C’est la fatigue de lire chaque jour une information sur un crime sexiste, raciste, homophobe, transphobe.
C’est la fatigue à force d’être en colère et de ne plus accepter le monde tel que ceux qui détiennent le pouvoir persistent à vouloir qu’il soit.
J’angoisse d’allumer la radio le matin.
D’ouvrir Instagram ou Facebook.
J’angoisse d’avoir une migraine.
J’angoisse de pratiquer un métier de première nécessité et de ne pas pouvoir profiter de la sécurité de mon appartement une journée.

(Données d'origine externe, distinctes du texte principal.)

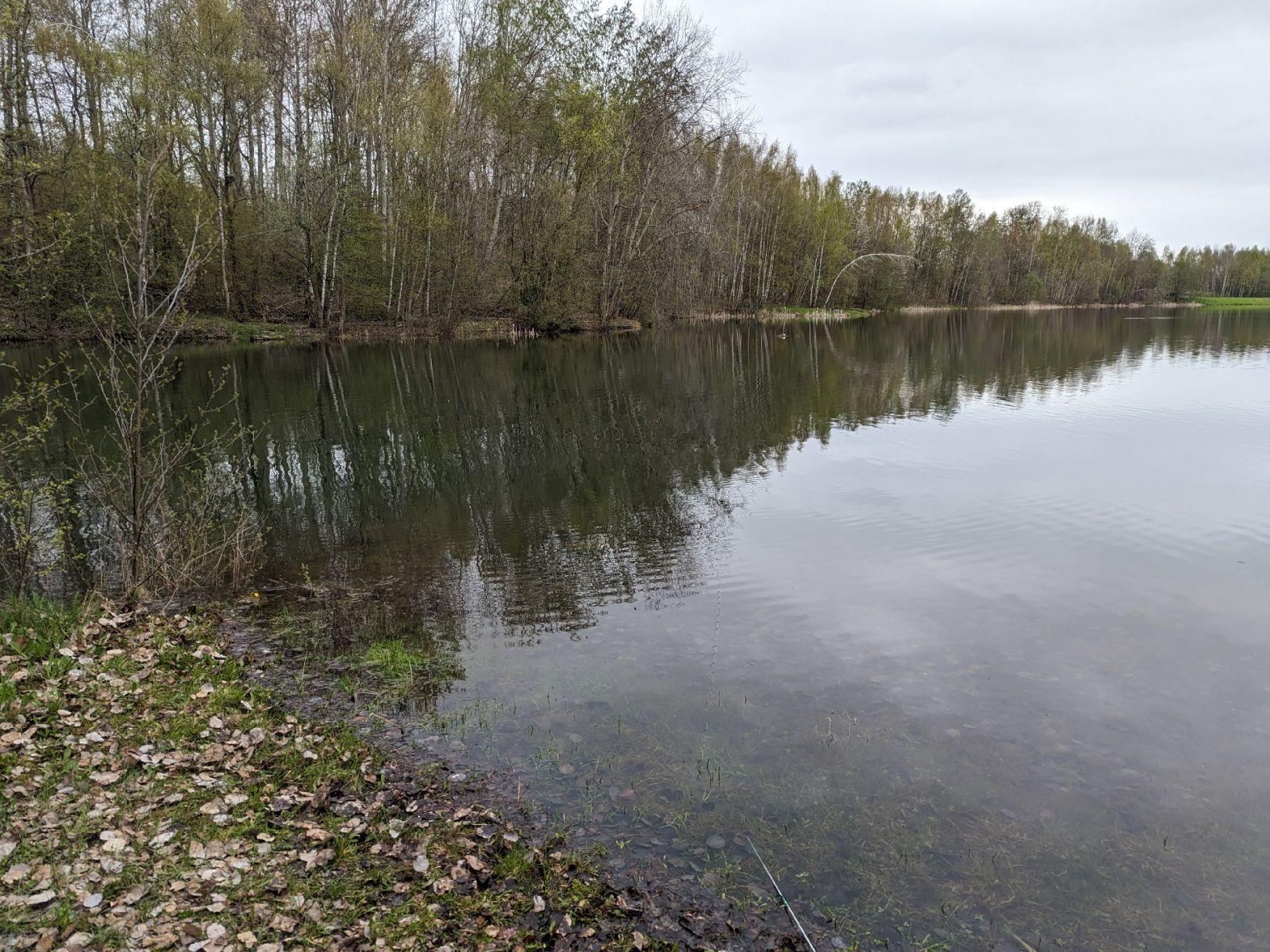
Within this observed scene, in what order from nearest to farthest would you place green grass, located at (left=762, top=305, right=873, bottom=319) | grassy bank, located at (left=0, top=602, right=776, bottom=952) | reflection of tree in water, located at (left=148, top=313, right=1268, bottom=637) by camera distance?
grassy bank, located at (left=0, top=602, right=776, bottom=952) → reflection of tree in water, located at (left=148, top=313, right=1268, bottom=637) → green grass, located at (left=762, top=305, right=873, bottom=319)

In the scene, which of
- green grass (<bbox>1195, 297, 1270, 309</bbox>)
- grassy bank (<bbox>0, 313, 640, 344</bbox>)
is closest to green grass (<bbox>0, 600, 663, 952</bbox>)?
grassy bank (<bbox>0, 313, 640, 344</bbox>)

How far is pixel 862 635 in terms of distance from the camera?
840 centimetres

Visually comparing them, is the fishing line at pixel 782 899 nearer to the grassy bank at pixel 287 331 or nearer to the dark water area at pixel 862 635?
the dark water area at pixel 862 635

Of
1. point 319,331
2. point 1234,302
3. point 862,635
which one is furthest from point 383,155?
point 1234,302

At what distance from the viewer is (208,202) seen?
3725 cm

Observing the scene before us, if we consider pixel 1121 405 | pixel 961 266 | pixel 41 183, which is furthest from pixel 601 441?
pixel 961 266

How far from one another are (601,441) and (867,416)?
9085mm

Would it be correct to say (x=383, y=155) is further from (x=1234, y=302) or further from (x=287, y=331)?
(x=1234, y=302)

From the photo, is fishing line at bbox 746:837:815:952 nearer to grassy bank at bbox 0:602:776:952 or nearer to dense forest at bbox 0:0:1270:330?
grassy bank at bbox 0:602:776:952

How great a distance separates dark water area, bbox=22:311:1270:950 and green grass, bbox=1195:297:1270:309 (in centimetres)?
14665

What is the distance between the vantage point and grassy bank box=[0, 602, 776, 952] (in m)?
3.84

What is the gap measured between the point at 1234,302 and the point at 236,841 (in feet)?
598

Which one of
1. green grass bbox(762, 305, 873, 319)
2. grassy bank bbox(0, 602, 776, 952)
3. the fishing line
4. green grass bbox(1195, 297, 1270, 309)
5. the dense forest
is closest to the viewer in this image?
grassy bank bbox(0, 602, 776, 952)

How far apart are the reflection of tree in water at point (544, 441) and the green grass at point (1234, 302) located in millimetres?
118339
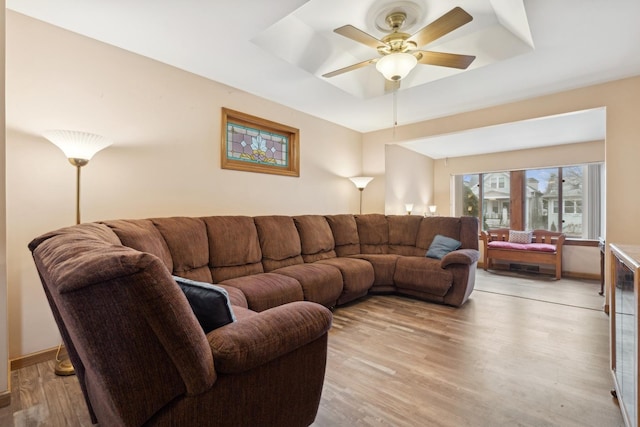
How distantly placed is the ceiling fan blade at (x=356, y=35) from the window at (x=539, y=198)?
532 centimetres

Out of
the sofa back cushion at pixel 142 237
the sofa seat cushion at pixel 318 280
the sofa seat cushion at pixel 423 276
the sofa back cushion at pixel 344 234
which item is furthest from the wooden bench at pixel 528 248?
the sofa back cushion at pixel 142 237

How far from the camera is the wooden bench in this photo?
16.0 ft

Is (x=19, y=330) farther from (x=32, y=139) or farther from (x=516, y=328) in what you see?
(x=516, y=328)

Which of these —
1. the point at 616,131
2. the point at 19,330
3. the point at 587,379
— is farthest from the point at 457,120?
the point at 19,330

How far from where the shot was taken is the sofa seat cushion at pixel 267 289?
2.30 m

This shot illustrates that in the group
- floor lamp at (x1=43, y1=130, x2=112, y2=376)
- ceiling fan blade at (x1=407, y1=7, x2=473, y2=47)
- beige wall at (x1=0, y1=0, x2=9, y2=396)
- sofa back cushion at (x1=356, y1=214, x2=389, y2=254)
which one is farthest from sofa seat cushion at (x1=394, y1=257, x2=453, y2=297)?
beige wall at (x1=0, y1=0, x2=9, y2=396)

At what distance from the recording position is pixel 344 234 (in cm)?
407

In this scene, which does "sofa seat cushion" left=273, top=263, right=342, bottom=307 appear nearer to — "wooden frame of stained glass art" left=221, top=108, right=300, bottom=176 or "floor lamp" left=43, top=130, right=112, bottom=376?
"wooden frame of stained glass art" left=221, top=108, right=300, bottom=176

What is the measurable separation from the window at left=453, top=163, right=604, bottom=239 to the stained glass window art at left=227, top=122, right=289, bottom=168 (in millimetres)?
4657

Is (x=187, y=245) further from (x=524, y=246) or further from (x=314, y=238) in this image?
(x=524, y=246)

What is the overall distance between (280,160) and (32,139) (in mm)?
2339

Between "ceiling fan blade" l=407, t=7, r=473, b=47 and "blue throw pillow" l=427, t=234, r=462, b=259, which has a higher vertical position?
"ceiling fan blade" l=407, t=7, r=473, b=47

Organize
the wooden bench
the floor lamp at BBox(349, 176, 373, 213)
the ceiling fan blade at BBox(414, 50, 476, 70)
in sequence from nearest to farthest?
the ceiling fan blade at BBox(414, 50, 476, 70)
the floor lamp at BBox(349, 176, 373, 213)
the wooden bench

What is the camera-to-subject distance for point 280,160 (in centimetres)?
385
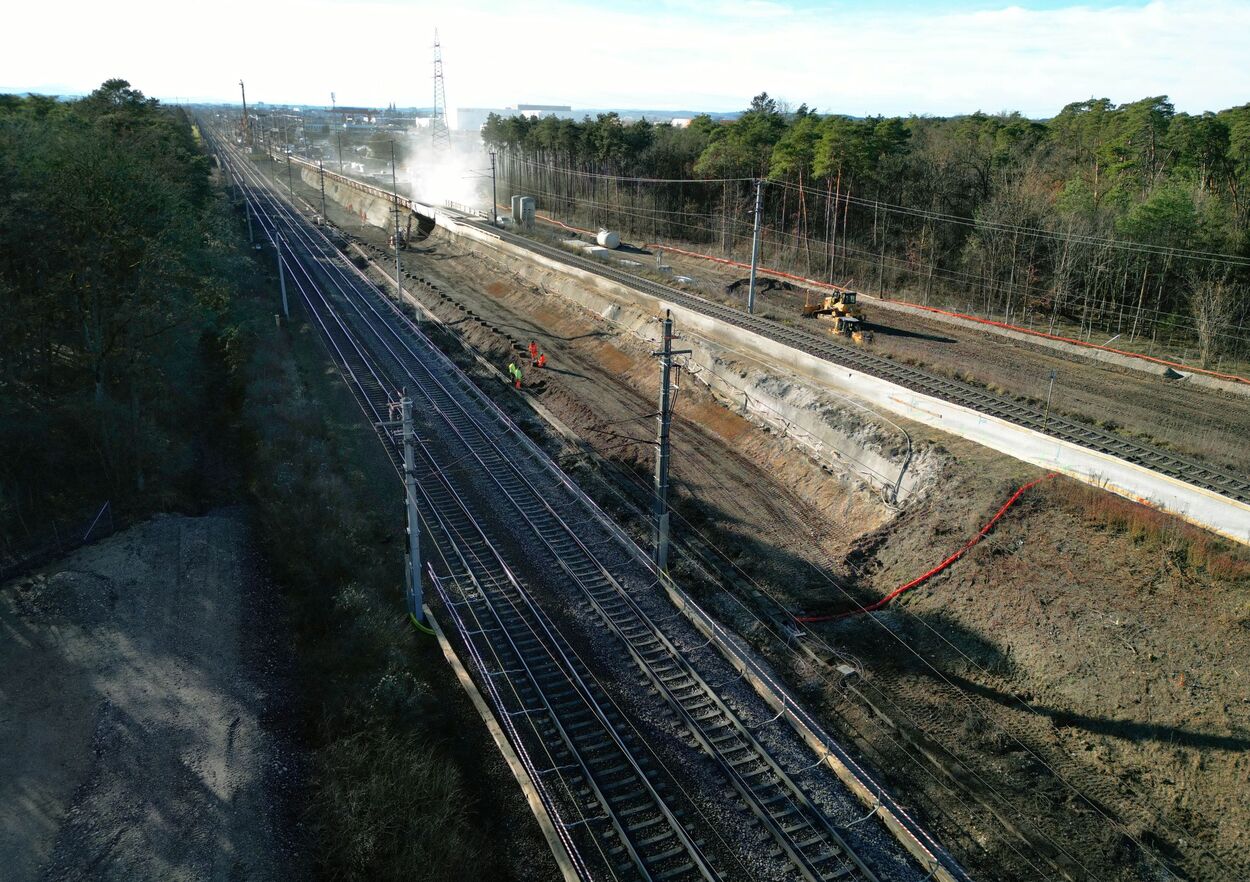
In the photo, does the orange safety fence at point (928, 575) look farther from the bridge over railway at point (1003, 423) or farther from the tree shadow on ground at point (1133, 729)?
the tree shadow on ground at point (1133, 729)

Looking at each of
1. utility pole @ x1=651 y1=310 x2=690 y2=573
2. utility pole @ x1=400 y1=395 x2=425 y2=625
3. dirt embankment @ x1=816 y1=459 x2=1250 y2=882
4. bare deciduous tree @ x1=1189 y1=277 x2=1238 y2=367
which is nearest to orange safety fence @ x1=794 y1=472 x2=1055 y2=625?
dirt embankment @ x1=816 y1=459 x2=1250 y2=882

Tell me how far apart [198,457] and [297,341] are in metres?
13.6

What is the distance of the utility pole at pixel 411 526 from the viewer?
15.8 metres

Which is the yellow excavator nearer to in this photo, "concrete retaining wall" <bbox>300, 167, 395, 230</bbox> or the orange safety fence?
the orange safety fence

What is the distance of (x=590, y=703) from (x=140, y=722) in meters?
8.09

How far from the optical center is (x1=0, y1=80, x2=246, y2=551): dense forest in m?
20.2

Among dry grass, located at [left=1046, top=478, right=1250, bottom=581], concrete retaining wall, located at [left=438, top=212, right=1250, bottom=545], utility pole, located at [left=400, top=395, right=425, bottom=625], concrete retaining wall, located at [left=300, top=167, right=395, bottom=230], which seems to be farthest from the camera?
concrete retaining wall, located at [left=300, top=167, right=395, bottom=230]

J’angoisse de ne plus avoir l’énergie de me faire à manger quand je rentre à 20h.
J’angoisse de lire que les ateliers d’impro sont suspendu jusqu’au minimum 19 novembre alors que j’angoissais d’y aller.
J’angoisse de ne pouvoir trouver le calme.
Et ce malgré Virginie Despentes qui prend la parole lors d’un séminaire et qui m’émeut tellement les mots sont justes et honnêtes.
Malgré l’énergie que me donne Lauren Bastide en écrivant « le backlash, c’est nous ».
Malgré les chroniques de Marina Rollman sur France Inter ou la perspective d’aller voir son spectacle en mai 2021.
Malgré « Je marche » de Ben Mazué qui annonce la sortie imminente de son prochain album.
Malgré le plaisir d’être allé une dernière fois au théâtre voir la pièce « Quarantaine » de Vincent Lecuyer qui rend à ton corps ce sentiment de vie, ses émotions et qui te fait rire tant l’honnêteté du texte y est crue et sans artifice.
Malgré la série « Normal People » adaptée du roman éponyme de Sally Rooney.
Et même, malgré le chocolat.
Alors pandémie. Oui, tu me fais peur.